_Given request_:
Repeat exactly the stretch of lines that starts with the one containing "Is [528,43] closer" and ends with the last line of the material. Leave out pictures.
=== Provided information ===
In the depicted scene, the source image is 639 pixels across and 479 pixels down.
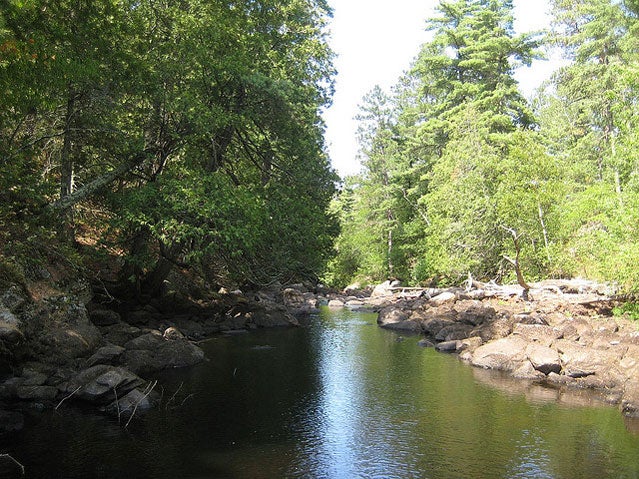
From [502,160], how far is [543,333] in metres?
13.0

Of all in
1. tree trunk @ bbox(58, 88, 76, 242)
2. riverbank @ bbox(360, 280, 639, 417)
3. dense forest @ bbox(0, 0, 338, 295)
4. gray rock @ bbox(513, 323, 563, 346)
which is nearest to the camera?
dense forest @ bbox(0, 0, 338, 295)

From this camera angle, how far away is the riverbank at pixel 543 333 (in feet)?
46.1

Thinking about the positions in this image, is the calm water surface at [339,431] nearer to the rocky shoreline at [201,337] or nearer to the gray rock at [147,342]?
the rocky shoreline at [201,337]

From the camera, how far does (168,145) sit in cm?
1839

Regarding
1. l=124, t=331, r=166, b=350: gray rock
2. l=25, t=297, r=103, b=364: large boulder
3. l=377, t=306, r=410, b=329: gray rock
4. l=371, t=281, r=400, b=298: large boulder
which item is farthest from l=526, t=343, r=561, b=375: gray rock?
l=371, t=281, r=400, b=298: large boulder

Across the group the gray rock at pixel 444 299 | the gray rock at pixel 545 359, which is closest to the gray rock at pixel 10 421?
the gray rock at pixel 545 359

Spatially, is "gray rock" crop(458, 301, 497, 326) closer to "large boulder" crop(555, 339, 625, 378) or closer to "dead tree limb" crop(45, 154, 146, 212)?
"large boulder" crop(555, 339, 625, 378)

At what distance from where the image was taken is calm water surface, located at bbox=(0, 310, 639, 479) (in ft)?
29.3

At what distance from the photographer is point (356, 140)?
46.2 metres

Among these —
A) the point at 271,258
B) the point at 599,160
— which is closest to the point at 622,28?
the point at 599,160

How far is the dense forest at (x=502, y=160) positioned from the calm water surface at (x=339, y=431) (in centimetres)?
745

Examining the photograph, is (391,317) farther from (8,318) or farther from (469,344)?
(8,318)

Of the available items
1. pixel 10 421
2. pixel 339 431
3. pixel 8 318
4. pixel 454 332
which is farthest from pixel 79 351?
pixel 454 332

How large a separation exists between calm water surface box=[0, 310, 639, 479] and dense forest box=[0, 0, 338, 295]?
4412mm
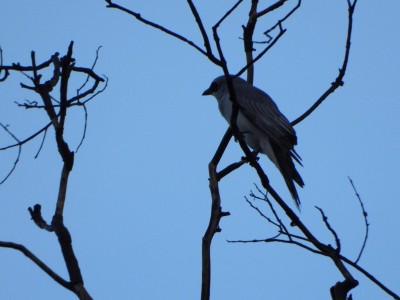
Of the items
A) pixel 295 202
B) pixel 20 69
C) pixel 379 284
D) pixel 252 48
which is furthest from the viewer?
pixel 295 202

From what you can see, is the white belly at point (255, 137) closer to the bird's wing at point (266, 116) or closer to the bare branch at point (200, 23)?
the bird's wing at point (266, 116)

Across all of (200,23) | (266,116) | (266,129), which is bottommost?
(200,23)

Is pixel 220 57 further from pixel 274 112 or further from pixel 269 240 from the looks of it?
pixel 274 112

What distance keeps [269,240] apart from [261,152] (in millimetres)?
3526

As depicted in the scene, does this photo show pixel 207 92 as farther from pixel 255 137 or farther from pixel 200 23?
pixel 200 23

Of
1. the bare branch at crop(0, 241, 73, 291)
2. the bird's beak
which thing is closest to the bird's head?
the bird's beak

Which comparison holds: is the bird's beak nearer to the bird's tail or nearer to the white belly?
the white belly

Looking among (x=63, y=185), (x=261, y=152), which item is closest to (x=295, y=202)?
(x=261, y=152)

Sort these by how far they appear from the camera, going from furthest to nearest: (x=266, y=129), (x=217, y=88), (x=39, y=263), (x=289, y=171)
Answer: (x=217, y=88), (x=266, y=129), (x=289, y=171), (x=39, y=263)

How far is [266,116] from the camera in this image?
22.6ft

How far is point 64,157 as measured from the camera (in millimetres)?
2840

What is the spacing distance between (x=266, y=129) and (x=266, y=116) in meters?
0.35

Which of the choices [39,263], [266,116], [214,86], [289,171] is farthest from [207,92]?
[39,263]

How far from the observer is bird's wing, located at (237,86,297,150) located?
6336 mm
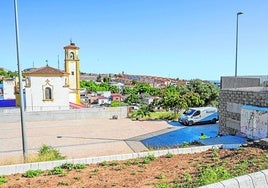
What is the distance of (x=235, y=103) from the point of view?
15227 mm

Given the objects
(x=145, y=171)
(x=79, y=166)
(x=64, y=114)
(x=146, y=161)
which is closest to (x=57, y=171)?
(x=79, y=166)

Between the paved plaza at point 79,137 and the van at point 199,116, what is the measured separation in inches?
63.2

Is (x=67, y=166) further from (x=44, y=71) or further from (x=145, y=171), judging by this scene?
(x=44, y=71)

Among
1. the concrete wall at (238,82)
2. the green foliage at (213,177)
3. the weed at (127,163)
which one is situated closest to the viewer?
the green foliage at (213,177)

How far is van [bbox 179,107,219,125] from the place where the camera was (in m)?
21.7

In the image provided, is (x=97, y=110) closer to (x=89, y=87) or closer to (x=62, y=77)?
(x=62, y=77)

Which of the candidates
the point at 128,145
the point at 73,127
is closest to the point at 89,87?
the point at 73,127

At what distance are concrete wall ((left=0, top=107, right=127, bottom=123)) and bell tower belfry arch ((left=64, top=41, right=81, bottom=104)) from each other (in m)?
10.1

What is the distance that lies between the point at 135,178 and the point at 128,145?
852 centimetres

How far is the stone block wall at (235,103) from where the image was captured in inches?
536

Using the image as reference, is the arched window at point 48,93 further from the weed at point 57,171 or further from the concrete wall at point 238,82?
the weed at point 57,171

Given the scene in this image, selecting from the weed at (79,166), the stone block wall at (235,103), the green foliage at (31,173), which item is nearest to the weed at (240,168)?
the weed at (79,166)

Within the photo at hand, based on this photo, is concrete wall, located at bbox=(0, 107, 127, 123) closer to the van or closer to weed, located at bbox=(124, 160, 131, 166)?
the van

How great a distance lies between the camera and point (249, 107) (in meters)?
13.8
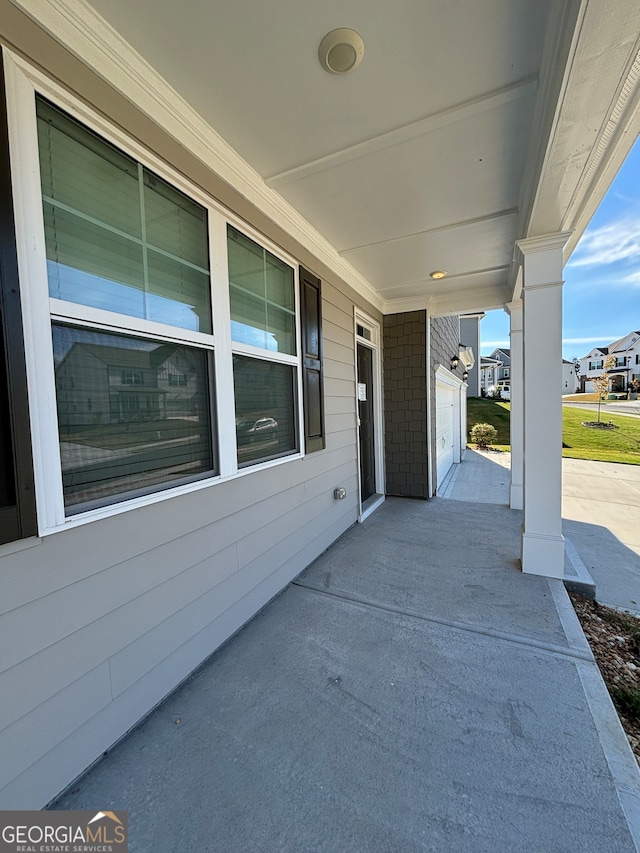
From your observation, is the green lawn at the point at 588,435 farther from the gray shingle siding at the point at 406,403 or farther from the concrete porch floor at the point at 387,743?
the concrete porch floor at the point at 387,743

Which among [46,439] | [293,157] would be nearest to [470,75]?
[293,157]

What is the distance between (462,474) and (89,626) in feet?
22.2

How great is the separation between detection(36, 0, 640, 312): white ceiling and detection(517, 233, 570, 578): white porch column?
289mm

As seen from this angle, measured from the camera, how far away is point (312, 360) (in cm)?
305

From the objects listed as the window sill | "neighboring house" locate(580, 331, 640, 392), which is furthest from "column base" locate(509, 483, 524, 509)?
"neighboring house" locate(580, 331, 640, 392)

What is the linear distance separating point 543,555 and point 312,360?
8.34 ft

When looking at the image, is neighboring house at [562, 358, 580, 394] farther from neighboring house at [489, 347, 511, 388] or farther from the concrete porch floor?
the concrete porch floor

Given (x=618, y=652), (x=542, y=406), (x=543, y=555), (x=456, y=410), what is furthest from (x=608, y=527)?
(x=456, y=410)

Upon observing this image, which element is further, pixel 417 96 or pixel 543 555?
pixel 543 555

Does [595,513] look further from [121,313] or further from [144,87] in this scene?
[144,87]

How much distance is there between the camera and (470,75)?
1553 millimetres

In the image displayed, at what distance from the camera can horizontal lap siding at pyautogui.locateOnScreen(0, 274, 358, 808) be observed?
1142 millimetres

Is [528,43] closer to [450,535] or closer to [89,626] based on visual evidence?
[89,626]

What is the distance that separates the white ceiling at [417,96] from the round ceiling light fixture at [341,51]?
0.03 metres
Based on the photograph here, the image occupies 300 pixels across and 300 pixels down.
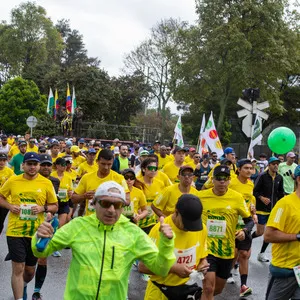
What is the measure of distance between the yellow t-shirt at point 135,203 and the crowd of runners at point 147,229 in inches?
0.6

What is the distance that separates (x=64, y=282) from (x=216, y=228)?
274cm

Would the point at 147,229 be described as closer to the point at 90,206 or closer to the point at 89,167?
the point at 90,206

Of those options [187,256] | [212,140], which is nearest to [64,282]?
[187,256]

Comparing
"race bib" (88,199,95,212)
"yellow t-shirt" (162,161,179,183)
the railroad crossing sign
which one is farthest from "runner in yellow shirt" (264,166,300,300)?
the railroad crossing sign

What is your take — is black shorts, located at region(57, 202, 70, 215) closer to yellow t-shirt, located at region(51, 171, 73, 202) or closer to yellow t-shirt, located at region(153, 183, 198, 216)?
yellow t-shirt, located at region(51, 171, 73, 202)

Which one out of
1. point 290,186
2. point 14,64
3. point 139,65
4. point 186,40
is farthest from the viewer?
point 14,64

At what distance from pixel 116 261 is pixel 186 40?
35731 millimetres

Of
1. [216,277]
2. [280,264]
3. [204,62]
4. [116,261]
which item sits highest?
[204,62]

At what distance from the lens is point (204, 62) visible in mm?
36438

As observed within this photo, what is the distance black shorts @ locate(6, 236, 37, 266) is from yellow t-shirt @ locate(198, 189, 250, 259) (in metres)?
2.08

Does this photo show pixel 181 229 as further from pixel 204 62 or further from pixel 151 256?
pixel 204 62

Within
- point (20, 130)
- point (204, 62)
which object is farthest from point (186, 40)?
point (20, 130)

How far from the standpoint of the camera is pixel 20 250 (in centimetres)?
564

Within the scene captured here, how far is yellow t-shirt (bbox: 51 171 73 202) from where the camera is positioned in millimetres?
===
_The result_:
Is [528,43] closer to [450,535] or closer to [89,626] based on visual evidence?
[89,626]

What is the distance that separates the white ceiling at [417,96] from the round ceiling light fixture at [341,51]?
0.03 metres
Based on the photograph here, the image occupies 300 pixels across and 300 pixels down.
What is the measure of distance between the yellow t-shirt at point 135,203 and the crowd of runners at point 147,229 in inches?
0.6

What is the distance that separates (x=64, y=282) from (x=216, y=228)?
274cm

Would the point at 147,229 be described as closer to the point at 90,206 or closer to the point at 89,167?
the point at 90,206

Of those options [187,256] | [212,140], which is nearest to [64,282]?
[187,256]

Comparing
"race bib" (88,199,95,212)
"yellow t-shirt" (162,161,179,183)
the railroad crossing sign
which one is farthest from "runner in yellow shirt" (264,166,300,300)?
the railroad crossing sign

What is your take — is black shorts, located at region(57, 202, 70, 215) closer to yellow t-shirt, located at region(51, 171, 73, 202) or closer to yellow t-shirt, located at region(153, 183, 198, 216)?
yellow t-shirt, located at region(51, 171, 73, 202)

Which one out of
1. point 290,186
2. point 14,64
3. point 139,65
4. point 186,40
is farthest from the viewer?
point 14,64

At what distance from pixel 116 261 is pixel 186 40?
35731 millimetres

Of
1. [216,277]
2. [280,264]
3. [204,62]
4. [116,261]
which item sits highest?
[204,62]

At what distance from the lens is point (204, 62) visible in mm?
36438

As observed within this photo, what is the distance black shorts @ locate(6, 236, 37, 266) is from yellow t-shirt @ locate(198, 189, 250, 259) (in metres)?
2.08

Does this photo show pixel 181 229 as further from pixel 204 62 or further from pixel 151 256?
pixel 204 62

Within
- point (20, 130)
- point (204, 62)
which object is farthest from point (186, 40)?
point (20, 130)

How far from the standpoint of the camera is pixel 20 250 (in centimetres)?
564

Within the scene captured here, how far is yellow t-shirt (bbox: 51 171 73 202) from where the camera is positioned in millimetres?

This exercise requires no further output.